SPFSplatV2 demonstrates that self-supervised, pose-free 3D Gaussian splatting is feasible and effective for sparse-view NVS, even in the absence of any geometric supervision. The approach enables scalable 3D reconstruction from large, unposed, and diverse datasets, removing a major bottleneck in data collection and annotation. The joint optimization of geometry and pose within a unified architecture leads to improved geometric consistency and stability.

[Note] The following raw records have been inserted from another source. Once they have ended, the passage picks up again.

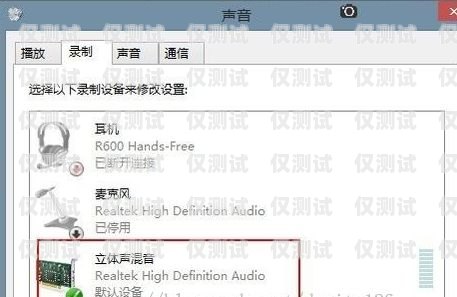 外呼系統(tǒng)聽不了錄音？這是怎么回事！外呼系統(tǒng)聽不了錄音怎么辦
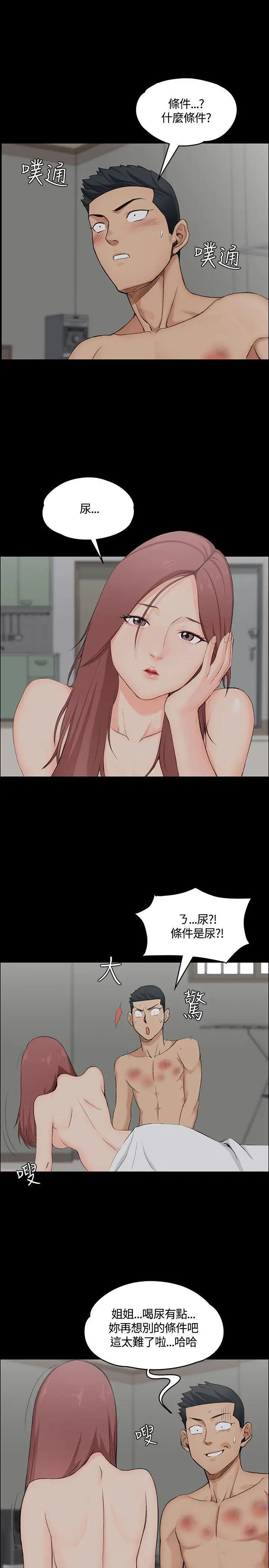 迎新小套房第3话-条件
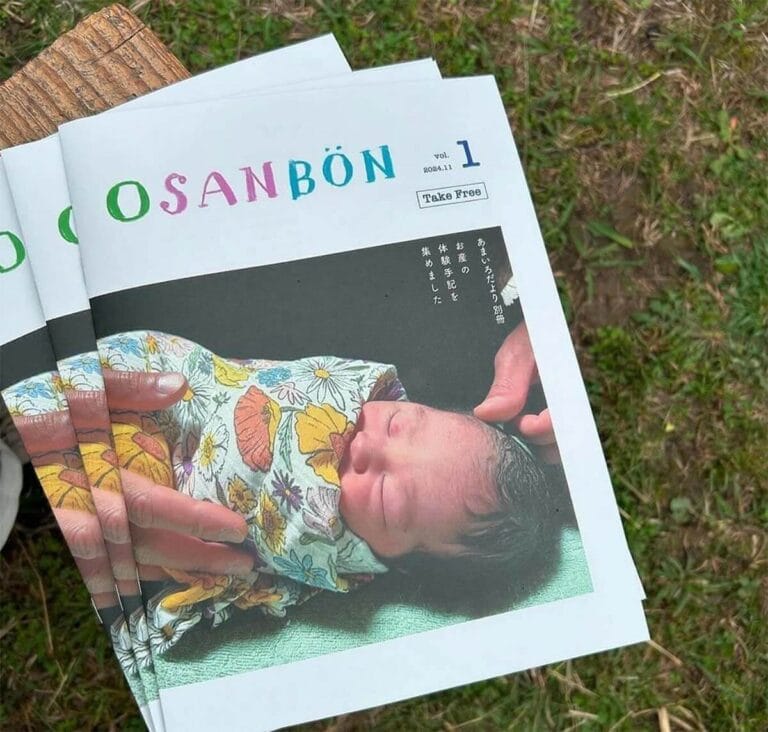 あまいろだより別冊 お産の体験手記を集めた『OSANBON vol.1』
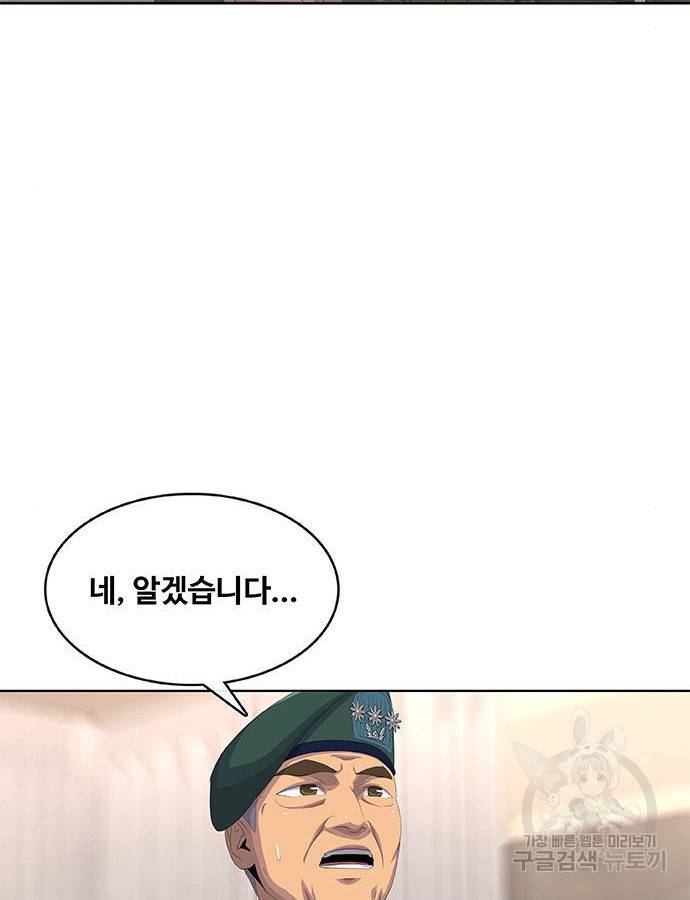 취사병 전설이 되다 184화 42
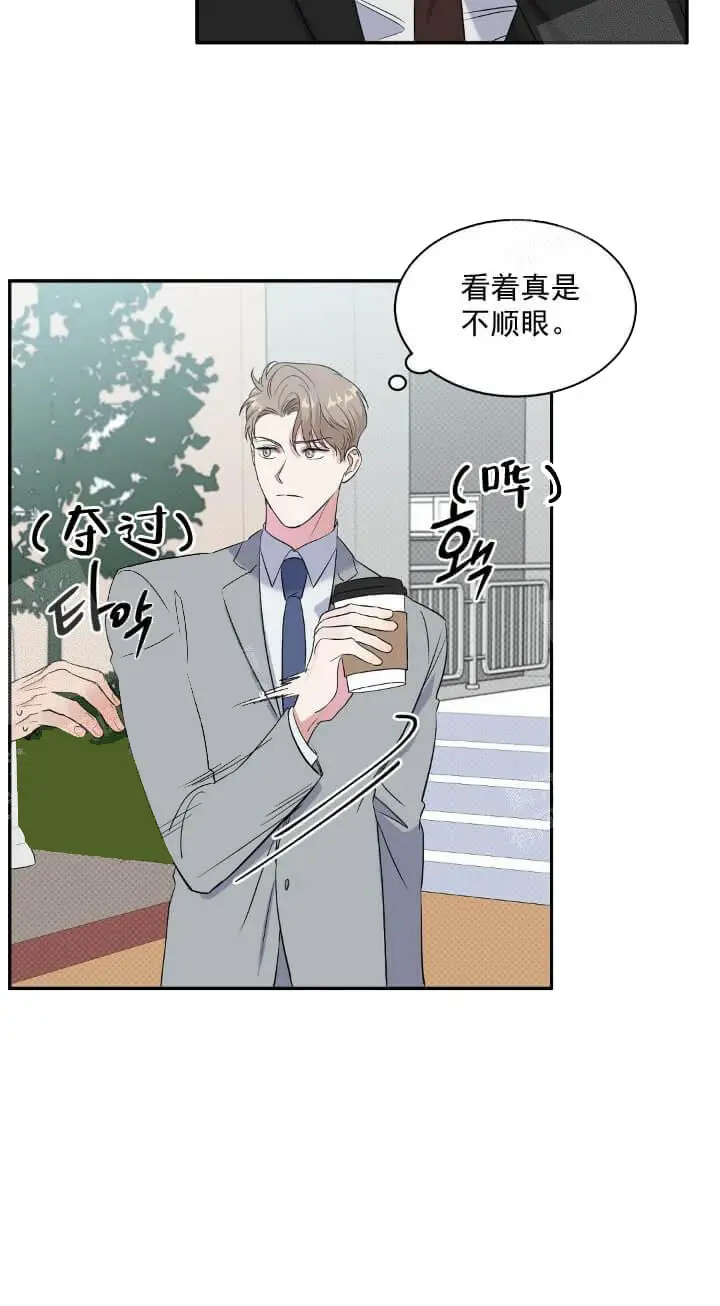 反攻[顶通]韩漫全集-11话无删减无遮挡章节图片 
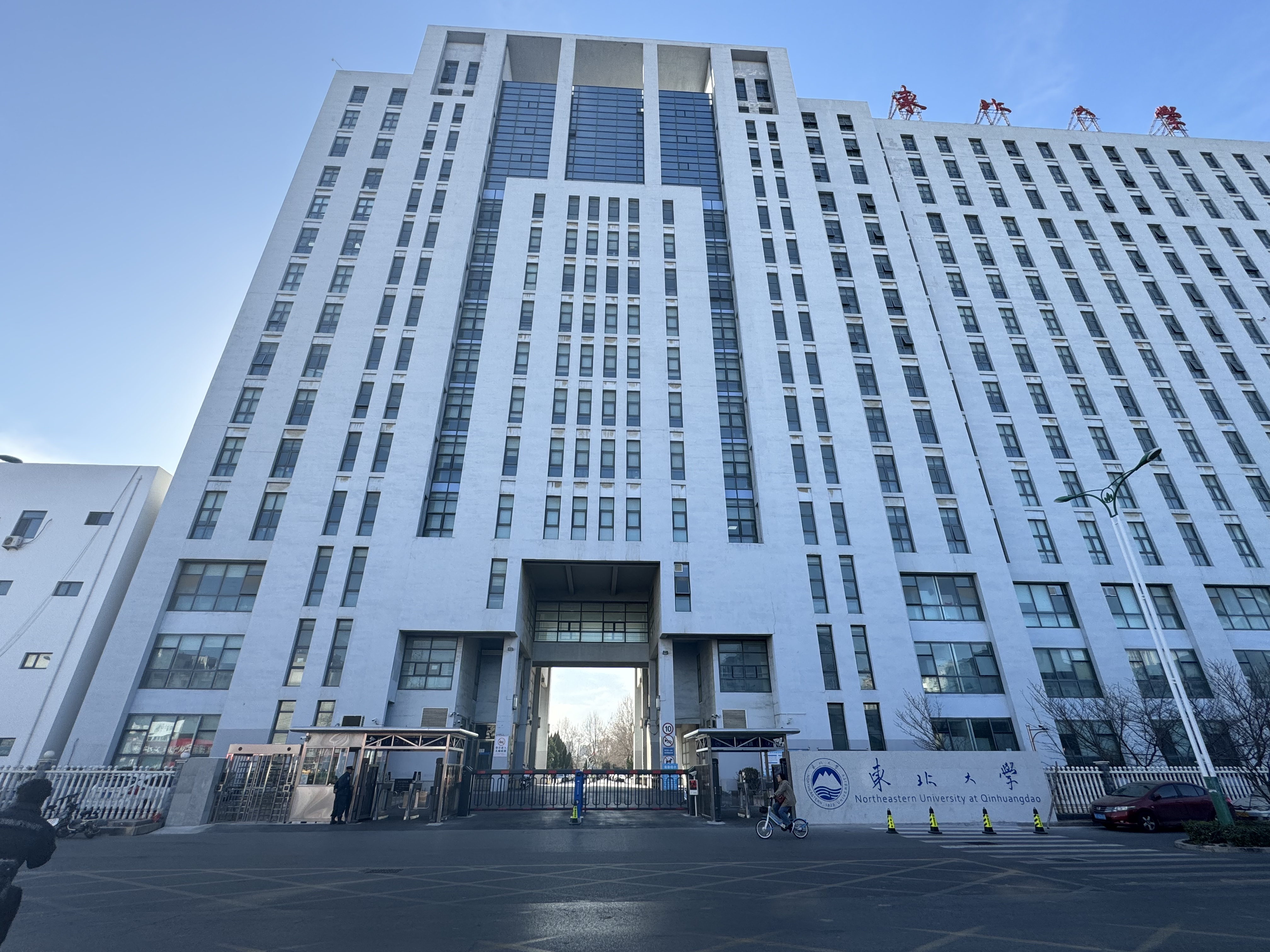 东北大学（秦皇岛）分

However, the method still benefits from pretrained geometric priors, and its non-generative nature limits the reconstruction of unseen regions. Future work should explore integrating generative models for hallucinating occluded content, further improving robustness to ambiguous or textureless regions, and leveraging even larger and more diverse datasets for enhanced generalization.

Conclusion

SPFSplatV2 establishes a new paradigm for pose-free 3D scene reconstruction and novel view synthesis from sparse, unposed images. By unifying scene and pose estimation in a single feed-forward transformer with masked attention and geometric constraints, it achieves state-of-the-art performance in both in-domain and out-of-domain settings, with strong efficiency and scalability. The framework's independence from ground-truth poses paves the way for large-scale, real-world 3D reconstruction and generalizable NVS, with broad implications for computer vision, robotics, and AR/VR applications.